Turquie - Les racines du présent - Le blog d'Etienne Copeaux


Esquisse n° 60 - Les obsèques d'Alparslan Türkeş

Publié par Etienne Copeaux sur 20 Janvier 2016, 13:52pm

Catégories : #La Turquie des années 1990

 

 

La liste des personnalités présentes aux obsèques de Türkeş en 1997 nous confirme qu'en Turquie le crime paie en politique ; que le DYP de Çiller, « droite modérée », était en fait la vitrine présentable des idéaux du MHP ; et qu'au cours de cette période, la lutte armée, violente, contre les Kurdes, créait un consensus autour de ceux qui affirmaient le plus fortement sa nécessité. Le 8 avril 1997, les obsèques offraient le spectacle d'un éventail politique allant du CHP au MHP, mais inspiré par le MHP.

 

[Cet article fait suite à l'esquisse n° 59, "Türkes et le MHP, nation race et religion"

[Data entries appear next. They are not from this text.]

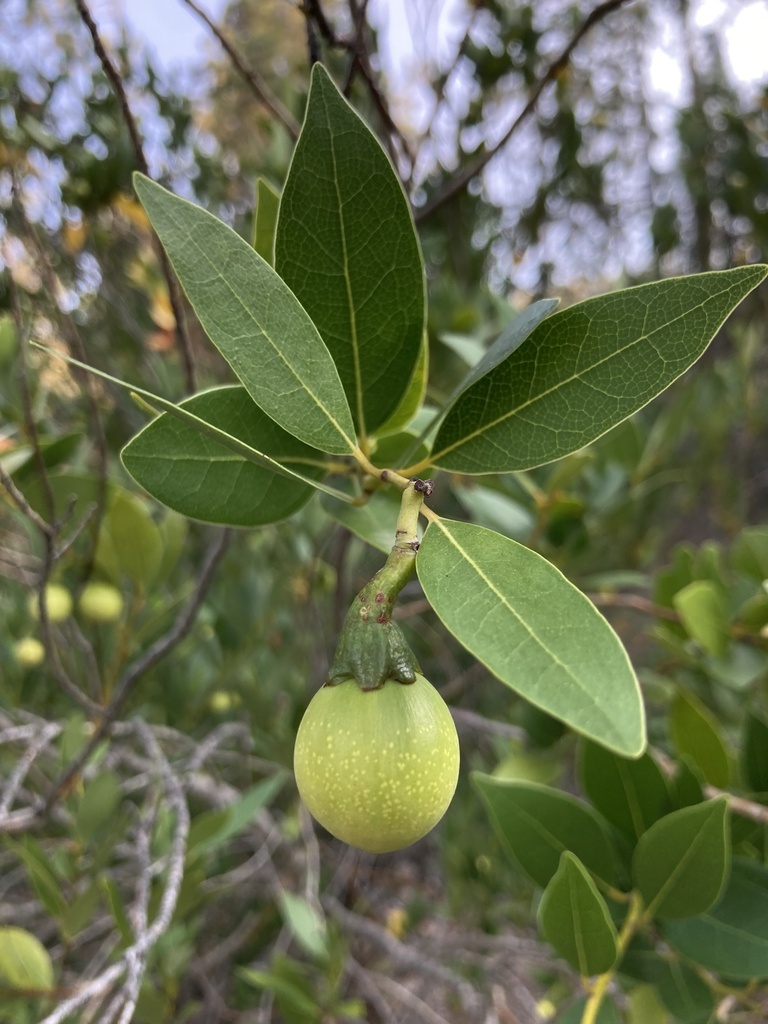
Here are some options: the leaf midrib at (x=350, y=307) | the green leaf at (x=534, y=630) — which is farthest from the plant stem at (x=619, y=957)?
the leaf midrib at (x=350, y=307)

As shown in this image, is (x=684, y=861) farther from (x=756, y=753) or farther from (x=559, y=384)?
(x=559, y=384)

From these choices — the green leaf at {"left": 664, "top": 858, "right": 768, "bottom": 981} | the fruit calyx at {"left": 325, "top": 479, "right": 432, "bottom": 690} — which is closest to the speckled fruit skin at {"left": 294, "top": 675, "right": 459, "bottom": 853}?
the fruit calyx at {"left": 325, "top": 479, "right": 432, "bottom": 690}

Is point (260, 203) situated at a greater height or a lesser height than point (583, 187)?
lesser

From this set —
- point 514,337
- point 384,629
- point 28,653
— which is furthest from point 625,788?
point 28,653

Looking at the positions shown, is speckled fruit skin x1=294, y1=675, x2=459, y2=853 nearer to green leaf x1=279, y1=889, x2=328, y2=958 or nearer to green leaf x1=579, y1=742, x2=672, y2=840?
green leaf x1=579, y1=742, x2=672, y2=840

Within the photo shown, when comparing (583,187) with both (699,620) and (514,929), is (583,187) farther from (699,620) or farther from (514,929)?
(514,929)

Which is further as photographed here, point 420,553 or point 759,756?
point 759,756

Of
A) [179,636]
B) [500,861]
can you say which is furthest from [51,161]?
[500,861]
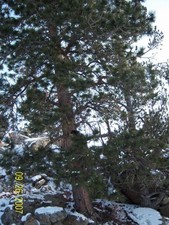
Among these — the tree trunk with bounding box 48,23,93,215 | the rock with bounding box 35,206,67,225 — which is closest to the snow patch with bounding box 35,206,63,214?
the rock with bounding box 35,206,67,225

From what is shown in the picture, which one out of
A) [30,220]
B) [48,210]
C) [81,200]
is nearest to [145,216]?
[81,200]

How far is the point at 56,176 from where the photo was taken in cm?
653

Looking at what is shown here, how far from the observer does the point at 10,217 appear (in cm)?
745

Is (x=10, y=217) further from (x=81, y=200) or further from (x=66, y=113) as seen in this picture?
(x=66, y=113)

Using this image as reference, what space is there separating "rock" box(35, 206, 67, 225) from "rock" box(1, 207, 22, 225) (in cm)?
44

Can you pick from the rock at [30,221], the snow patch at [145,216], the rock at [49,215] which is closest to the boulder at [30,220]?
the rock at [30,221]

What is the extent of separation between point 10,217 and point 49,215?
3.05ft

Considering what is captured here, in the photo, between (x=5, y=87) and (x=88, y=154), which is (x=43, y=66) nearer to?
(x=5, y=87)

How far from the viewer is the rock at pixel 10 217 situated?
289 inches

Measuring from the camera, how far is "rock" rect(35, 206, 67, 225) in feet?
24.0

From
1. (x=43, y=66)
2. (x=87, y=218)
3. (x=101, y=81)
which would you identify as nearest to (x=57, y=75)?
(x=43, y=66)

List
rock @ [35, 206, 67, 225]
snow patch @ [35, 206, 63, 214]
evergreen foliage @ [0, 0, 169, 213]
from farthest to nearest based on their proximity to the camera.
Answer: snow patch @ [35, 206, 63, 214] → rock @ [35, 206, 67, 225] → evergreen foliage @ [0, 0, 169, 213]

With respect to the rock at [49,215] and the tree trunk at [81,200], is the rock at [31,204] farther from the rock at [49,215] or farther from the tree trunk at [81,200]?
the tree trunk at [81,200]
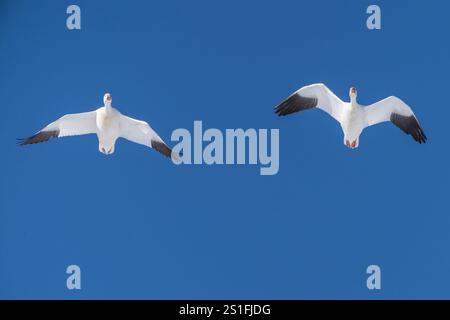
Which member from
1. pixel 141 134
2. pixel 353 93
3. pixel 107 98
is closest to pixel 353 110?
pixel 353 93

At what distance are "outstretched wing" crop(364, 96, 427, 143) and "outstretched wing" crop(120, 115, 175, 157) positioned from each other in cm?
232

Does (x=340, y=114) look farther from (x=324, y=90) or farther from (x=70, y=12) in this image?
(x=70, y=12)

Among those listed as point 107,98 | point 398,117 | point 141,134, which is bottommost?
point 141,134

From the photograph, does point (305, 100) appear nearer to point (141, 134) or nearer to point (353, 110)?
point (353, 110)

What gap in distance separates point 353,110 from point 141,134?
2.40 m

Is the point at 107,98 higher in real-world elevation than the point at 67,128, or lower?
higher

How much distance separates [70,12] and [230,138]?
2263 millimetres

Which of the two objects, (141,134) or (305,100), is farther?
(141,134)

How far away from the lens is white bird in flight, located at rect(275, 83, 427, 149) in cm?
1091

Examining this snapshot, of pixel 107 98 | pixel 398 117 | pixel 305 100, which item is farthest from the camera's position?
pixel 398 117

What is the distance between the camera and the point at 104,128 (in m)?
10.9

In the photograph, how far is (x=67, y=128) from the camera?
10992mm

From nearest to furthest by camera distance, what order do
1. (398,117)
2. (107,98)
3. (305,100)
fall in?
(107,98)
(305,100)
(398,117)

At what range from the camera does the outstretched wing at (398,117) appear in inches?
A: 432
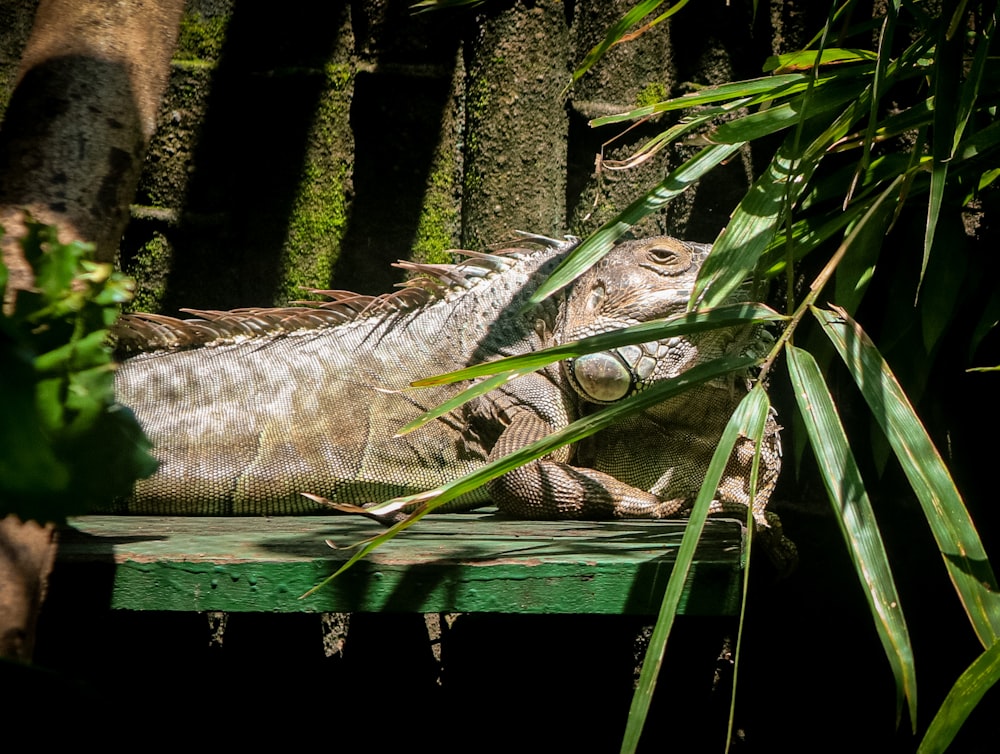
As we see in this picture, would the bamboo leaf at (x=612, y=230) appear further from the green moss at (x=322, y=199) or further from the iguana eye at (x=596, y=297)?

Les obsèques de personnages politiques sont toujours un moment fort, un moment de remémoration où les médias publient des nécrologies parfois prêtes depuis longtemps. Un moment d'évaluation, de jugement, de critique qui prennent forme et s'imposent dans les jours, les semaines qui suivent. Mais les obsèques elles-mêmes peuvent être un événement. En Turquie, elles sont souvent un véritable eylem, une manifestation de protestation, parfois violente, si le défunt est une victime de l'un ou l'autre camp ; ou une démonstration de force, une proclamation, face à la foule, aux médias, au monde, de poursuivre l'oeuvre du défunt. Si la tristesse est là, elle est elle-même mise en scène. Il est des cérémonies d'obsèques où les larmes sont de bon goût ; en d'autres circonstances, les larmes sont retenues car « les martyrs ne meurent pas » et la tristesse doit laisser la place à la colère, à la promesse de vengeance.

 

Démonstration de force: les obsèques d'un cadre local du MHP

Le 3 février 1997, à Kartal (banlieue est d'Istanbul), Nihat Uygun, 31 ans, un petit artisan responsable local du parti ultra-nationaliste MHP, est assassiné. Ses trois agresseurs, qui l'ont abattu devant chez lui, sont des « kominist » du parti d'extrême gauche TIKB (Union des communistes révolutionnaires de Turquie - Türkiye İhtilalci Komünistler Birliği) et revendiquent leur acte : « Il a payé pour la répression dans les lycées et les universités ! ». A la fin de l'année 1996 en effet, des manifestations d'étudiants avaient été violemment réprimées ; le début de 1997 était extrêmement tendu, avec les suites du scandale de Susurluk, et la manifestation permanente de protestation contre la collusion entre l'Etat, la mafia et l'extrême-droite, chaque soir, « Une minute d'obscurité pour faire la lumière ». Les islamistes alors se font visibles et agressifs, avec l'événement de Sincan (Ankara), et l'armée réplique et menace en promenant ses chars. La répression contre les Kurdes emploie les grands moyens, et l'Etat lance ses « équipes spéciales » chéries par la vice-première ministre Tansu Çiller. Bref, le MHP, qui n'était pas au pouvoir, imposait ses vues. Un chef local comme Nihat Uygun devait être un seigneur de quartier.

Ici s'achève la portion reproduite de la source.